Tau, amyloid-β and α-synuclein co-pathologies synergistically enhance neuroinflammation and hippocampal neuron loss.

Alzheimer's (AD) and Parkinson's disease (PD) pathology often co-occur. Amyloid-β and phosphorylated tau are found in 30-50% of idiopathic PD cases, while α-synuclein inclusions are present in over 50% of AD cases. These co-pathologies are linked to increased mortality and earlier onset of cognitive decline. Immune activation is a hallmark of these neurodegenerative diseases, but current model systems primarily examine each pathology in isolation. As such, how these co-pathologies drive inflammation and neuronal loss remains poorly understood. To address this gap, we developed a mouse model combining tau, amyloid-β, and α-synuclein as co-pathologies. We found that co-pathologies synergistically trigger a distinct and amplified neuroimmune response, marked by robust expansion of CD4+ and CD8+ tissue-resident memory T cells and CD68+ microglia, a population of activated, phagocytosing microglia, compared to single pathologies. These changes were abundant in the hippocampus and cortex, regions that showed elevated protein pathology load at 3- and 6-months post-induction and enhanced neuronal loss at 6-months post induction.

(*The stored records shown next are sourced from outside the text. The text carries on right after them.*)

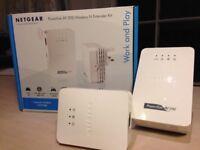 Netgear Powerline AV 200 Wireless-N Extender Kit (XAVNB2001) - Extend the range of your wifi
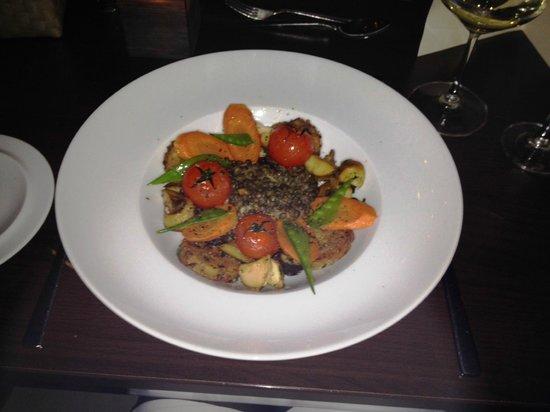 Osman 30: Getrüffelte französische Bio-Linsen, Kirsch-Tomaten, Steinpilze und Serviettenknödel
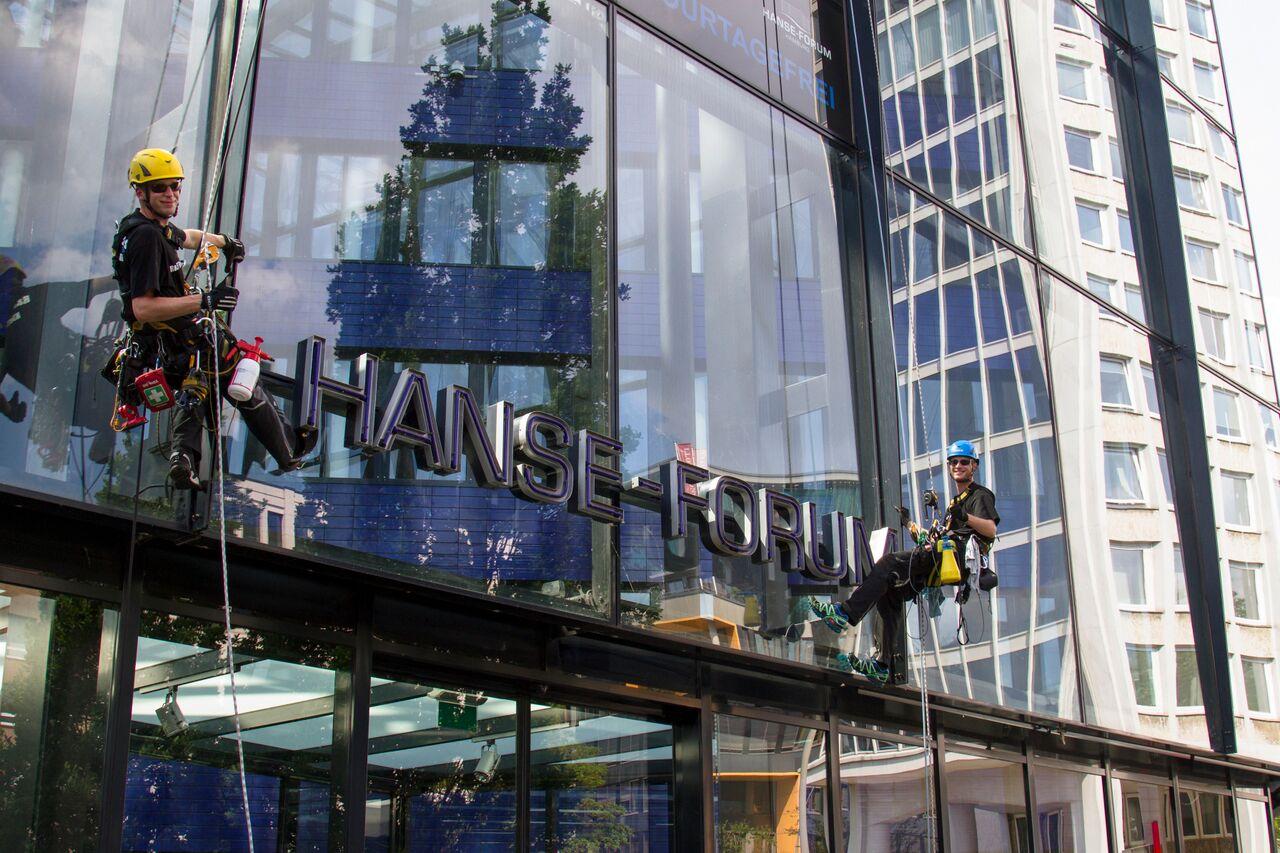 Fassadenreinigung - Glasfassadenreinigung durch Industriekletterer in Hamburg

Our findings demonstrate that co-pathologies promote accumulation of proteinopathy and synergistically enhance immune activation in the hippocampus and cortex and hippocampal neuronal loss. With this model as a novel tool to assess mixed-pathology mechanisms, our results support the need for combinatorial therapeutic strategies, that target both co-pathologies and inflammation, and identifies neuroinflammation as a prominent feature associated with co-pathology enhanced neurodegeneration.